I absorbed this in silence, cast into momentary depression, until I saw the bolt-hole in Nicky’s wording. “You said a reasonable mind,” I pointed out.

He nodded. “Absolutely. A mind like mine, that welcomes paranoia as a way of maintaining a critical edge, comes out somewhere quite different.”

“Come on, Nicky,” I said. “Give me the punch line.”

“In a hundred and fifty-three cases, user 017 suddenly and for no apparent reason switches to a different data-input method. I found it in config.sys, because the log entry had actually been rewritten to allow it.”

“Layman’s English.”

“He ditched his keyboard and overwrote selected fields from a handheld Bluetooth keypad—probably that diNovo thing that Logitech were trailing in Houston a while back. The beauty of that is—well, I’m assuming that this is a dongle system. Keyboards are connected via an individually coded hardware key.”

“Right.”

“So a Bluetooth device wouldn’t physically connect to the computer at all. It wouldn’t have to fit the keyhole, because it wouldn’t be going in through the keyhole. It’s a completely wireless system.”

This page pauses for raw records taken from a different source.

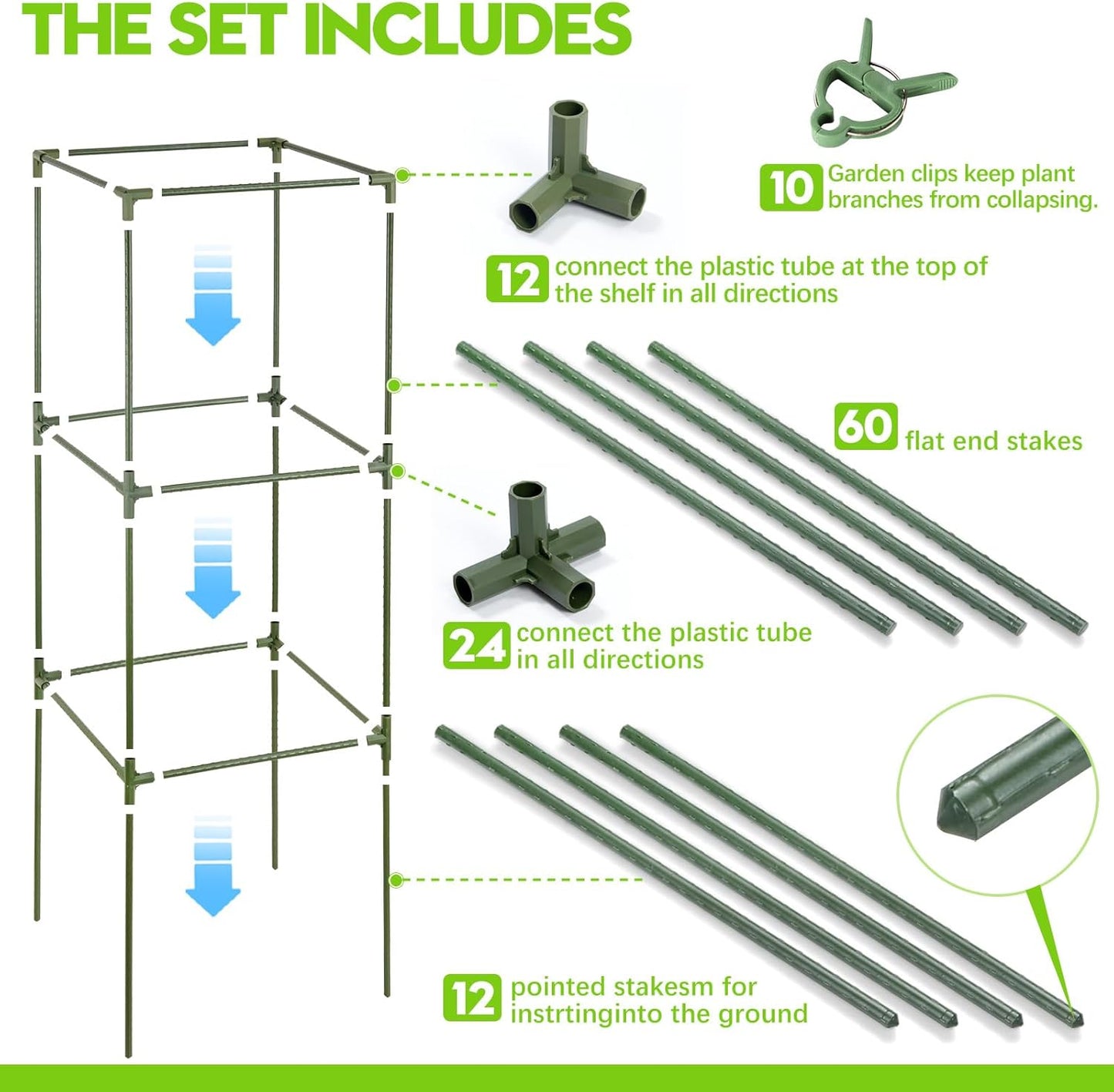 THE SET INCLUDES

10 Garden clips keep plant branches from collapsing.

12 connect the plastic tube at the top of the shelf in all directions

60 flat end stakes

24 connect the plastic tube in all directions

12 pointed stakesm for instrtinginto the ground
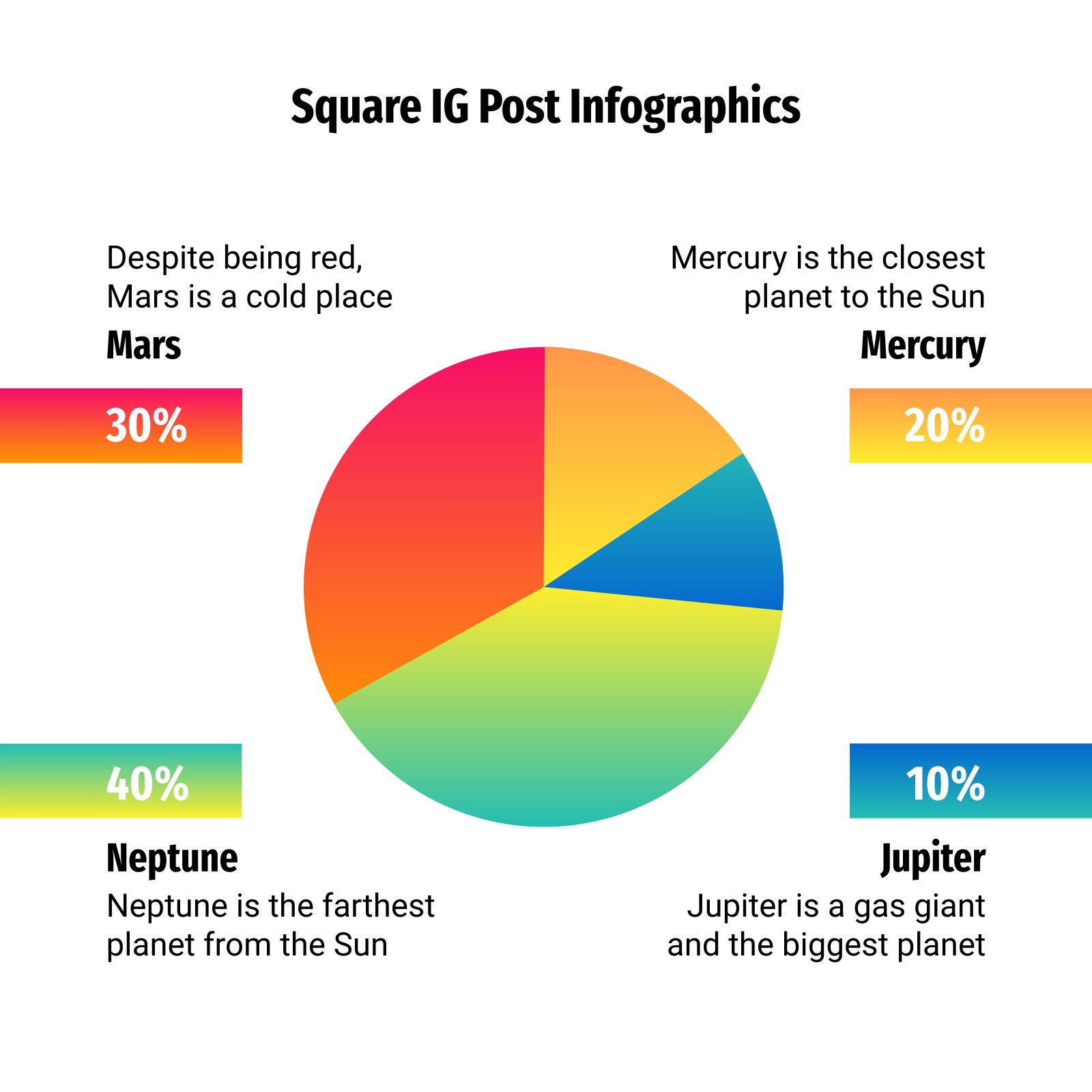 Square IG Post Infographics

Despite being red, Mars is a cold place

Mars

30%

Mercury is the closest planet to the Sun

Mercury

20%

40%

Neptune

Neptune is the farthest planet from the Sun

10%

Jupiter

Jupiter is a gas giant and the biggest planet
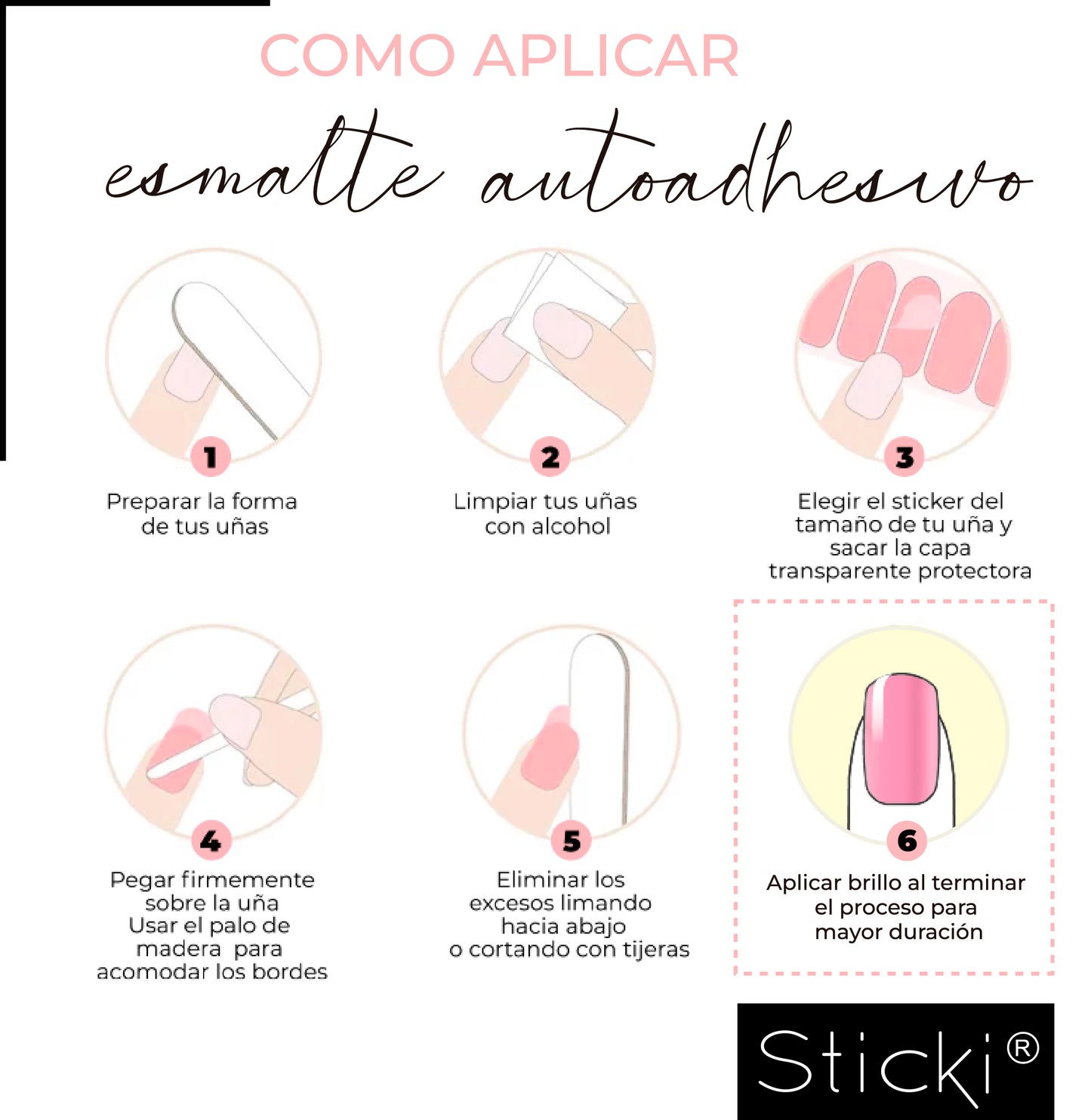 COMO APLICAR

esmalte autoadhesivo

1
Preparar la forma de tus uñas

2
Limpiar tus uñas con alcohol

3
Elegir el sticker del tamaño de tu uña y sacar la capa transparente protectora

4
Pegar firmemente sobre la uña
Usar el palo de madera para acomodar los bordes

5
Eliminar los excesos limando hacia abajo o cortando con tijeras

6
Aplicar brillo al terminar el proceso para mayor duración

Sticki®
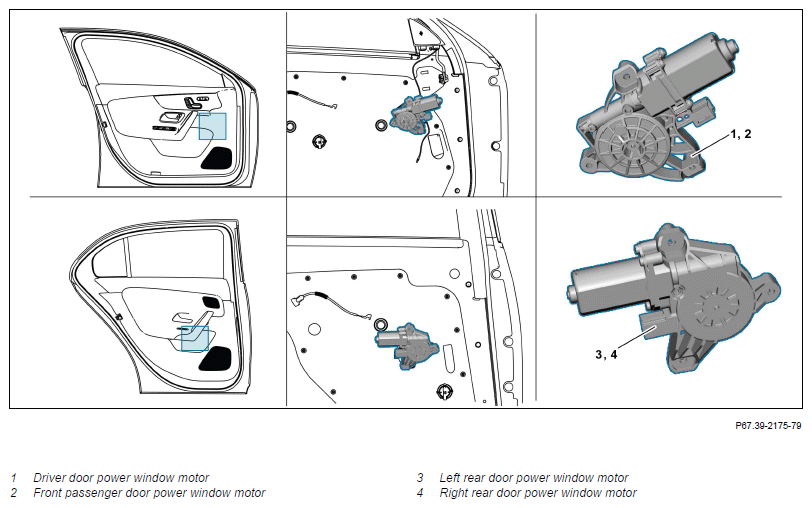 1, 2

3, 4

P67.39-2175-79

1 Driver door power window motor
2 Front passenger door power window motor

3 Left rear door power window motor
4 Right rear door power window motor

I chewed this over for a moment or two.

“But it was still user 017?” I said. “Same guy, different keyboard?”

Nicky grinned evilly. He was enjoying this. “It was someone telling the system he was user 017. But he had to use his own handle when he altered that config file. Even when you pull yourself up by your bootstraps, you still cast a shadow. He’s user 020.”

“Got you, you bastard,” I muttered. “Nicky, that’s brilliant—thanks. I’ll be wrapping this up in the next day or so, and then you can expect Christmas to come early.”

Nicky took the praise as stoically as he’d taken the curses earlier; it would have been beneath his dignity to take a bow. But he didn’t move. “There’s one other thing, Felix,” he said.

“Go on.”

“While I was in there anyway, I took a look around some of the other folders. There were a couple of dozen of them, going back about six or seven years. The older ones are fine—no tampering, no anomalous entries. But for three years or so now, user 020 has been keeping really busy. The earliest Bluetooth-fed entry was last March. Before that, he was using an IRF widget, but the principle was the same—using the back door that the system keeps open so that you can dock your laptop or your Palm Pilot with your main machine and update address books and the like.”

He stood up.

“About two thousand records were affected,” he said. “On this drive, anyway. Assuming there are other self-contained input machines, there’s no saying what else Mr. Twenty has been getting up to.”

As he walked to the door, I called out after him, “Nicky, what’s he doing to the records? Just so I’m absolutely clear. What’s he falsifying?”